The actual data is placed in the leaves, and a leaf node with data \(x\) is encoded by the triplet \((0,0,x)\). Empty nodes (leaves or internal) are encoded by the zero triplet \((0,0,0)\). A subtree rooted at a node \((length, path, bottom)\) has a single non-empty subtree, rooted at the node obtained by following the path specified by \(path\).

\(path\) is an integer in \([0, 2^{length}-1]\), and the binary expansion of \(path\) indicates how should we proceed along the tree, where the first step is indicated by the most significant bit, and \(0,1\) are interpreted as left, right correspondingly.

Note that the reason that length is specified and cannot be deduced from \(path\) is that we’re dealing with field elements of fixed size (251 bits each). For a node with \(length>0\), following \(path\) leads the highest node whose both right and left child are none empty.

The following rules specify how the tree is constructed from a given set of leaves:

The hash of a node \(N =(length, path, bottom)\), denoted by \(H(N)\), is:

\[H(N)=\begin{cases} bottom, & \text{if } length = 0 \\ h(bottom, path) + length, & \text{otherwise} \end{cases}\]

Note that any arithmetic operations in the above are done in our field.

We can now proceed to recursively define the nodes in the trie.
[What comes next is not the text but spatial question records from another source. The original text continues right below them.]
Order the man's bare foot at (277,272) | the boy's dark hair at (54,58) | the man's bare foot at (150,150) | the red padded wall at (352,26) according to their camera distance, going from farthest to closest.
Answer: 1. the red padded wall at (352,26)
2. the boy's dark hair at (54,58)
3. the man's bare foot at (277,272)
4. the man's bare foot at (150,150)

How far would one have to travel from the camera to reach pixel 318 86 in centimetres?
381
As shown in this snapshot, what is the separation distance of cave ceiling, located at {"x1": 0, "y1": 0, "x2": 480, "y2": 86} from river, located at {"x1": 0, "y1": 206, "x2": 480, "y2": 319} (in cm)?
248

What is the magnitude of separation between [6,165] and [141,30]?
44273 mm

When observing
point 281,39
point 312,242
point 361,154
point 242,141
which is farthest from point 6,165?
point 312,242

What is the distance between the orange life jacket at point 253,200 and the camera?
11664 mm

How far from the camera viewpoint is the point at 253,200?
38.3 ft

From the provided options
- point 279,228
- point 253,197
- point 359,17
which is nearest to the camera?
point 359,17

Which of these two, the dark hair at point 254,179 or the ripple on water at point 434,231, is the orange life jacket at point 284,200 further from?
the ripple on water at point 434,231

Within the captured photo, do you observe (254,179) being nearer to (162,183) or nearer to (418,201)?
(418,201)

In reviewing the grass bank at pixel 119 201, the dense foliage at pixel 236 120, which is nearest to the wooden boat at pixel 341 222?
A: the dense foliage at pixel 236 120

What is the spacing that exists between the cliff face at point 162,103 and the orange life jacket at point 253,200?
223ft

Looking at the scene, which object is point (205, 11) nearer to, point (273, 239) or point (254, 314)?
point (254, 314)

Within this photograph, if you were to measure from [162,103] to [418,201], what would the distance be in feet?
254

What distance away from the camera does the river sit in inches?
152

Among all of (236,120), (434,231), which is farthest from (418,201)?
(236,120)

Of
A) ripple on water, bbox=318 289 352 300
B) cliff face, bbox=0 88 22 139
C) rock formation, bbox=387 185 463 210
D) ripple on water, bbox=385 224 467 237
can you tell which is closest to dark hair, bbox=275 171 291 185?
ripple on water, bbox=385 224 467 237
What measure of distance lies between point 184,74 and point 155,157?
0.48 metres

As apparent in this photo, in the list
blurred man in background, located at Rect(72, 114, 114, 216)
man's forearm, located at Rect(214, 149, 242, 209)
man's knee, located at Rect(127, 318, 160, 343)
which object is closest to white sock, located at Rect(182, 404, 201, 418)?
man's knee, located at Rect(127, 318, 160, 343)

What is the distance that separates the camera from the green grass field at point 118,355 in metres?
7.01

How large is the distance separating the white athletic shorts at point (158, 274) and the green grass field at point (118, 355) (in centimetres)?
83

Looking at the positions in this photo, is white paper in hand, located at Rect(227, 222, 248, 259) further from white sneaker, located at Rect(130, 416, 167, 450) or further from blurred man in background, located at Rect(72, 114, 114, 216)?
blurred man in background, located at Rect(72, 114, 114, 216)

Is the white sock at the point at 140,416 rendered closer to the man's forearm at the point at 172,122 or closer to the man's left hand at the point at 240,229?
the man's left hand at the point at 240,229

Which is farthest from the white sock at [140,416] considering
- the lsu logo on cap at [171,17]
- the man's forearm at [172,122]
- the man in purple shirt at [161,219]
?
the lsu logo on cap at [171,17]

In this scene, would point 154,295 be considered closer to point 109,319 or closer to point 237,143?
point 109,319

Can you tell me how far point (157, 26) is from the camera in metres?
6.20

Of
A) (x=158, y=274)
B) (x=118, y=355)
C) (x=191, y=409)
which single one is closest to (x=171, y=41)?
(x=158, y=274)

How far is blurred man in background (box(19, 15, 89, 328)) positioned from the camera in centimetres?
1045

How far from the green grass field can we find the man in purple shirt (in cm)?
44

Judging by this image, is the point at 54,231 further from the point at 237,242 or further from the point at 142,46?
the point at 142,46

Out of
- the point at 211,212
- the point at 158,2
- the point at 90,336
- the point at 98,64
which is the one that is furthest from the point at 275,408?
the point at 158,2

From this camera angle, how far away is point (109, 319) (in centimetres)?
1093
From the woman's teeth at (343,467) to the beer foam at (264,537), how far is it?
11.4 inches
The triplet representing the parent of the nodes \(left=(\ell_L, p_L, b_L)\), \(right=(\ell_R, p_R, b_R)\) is given by:

\[parent= \begin{cases} (0,0,0), & \text{if } left=right=(0,0,0)\\ (\ell_L + 1, p_L, b_L), & \text{if } right=(0,0,0) \text{ and } left \neq (0,0,0)\\ (\ell_R + 1, p_R + 2^{\ell_R}, b_R), & \text{if } right\neq (0,0,0) \text{ and } left = (0,0,0)\\ (0, 0, h(H(left), H(right))), & \text{otherwise} \end{cases}\]

Example Trie

We now show an example of the construction of a height 3 Merkle-Patricia tree from the leaves \([0,0,1,0,0,1,0,0]\):

Where \(r=h(H(2,2,1),H((2,1,1))\). Note that in our example there is no skipping from the root (length is zero), so the final commitment to the tree will be \(H((0,0,r))=r\).

Suppose that we want to prove, with respect to the commitment we have just computed, that the value of the leaf whose path is given by \(101\) is \(1\). In a standard Merkle tree, the proof would have consisted of data from three nodes (siblings along the path to the root).

Here, since the tree is sparse, we only need to send the two children of the root \((2,2,1), (2,1,1)\). This suffices to reproduce the commitment \(r\), and since the height of the tree, \(3\), is known and fixed, we know that the path \(01\) of length \(2\) specified by the right child \((2,1,1)\) leads us to the desired leaf.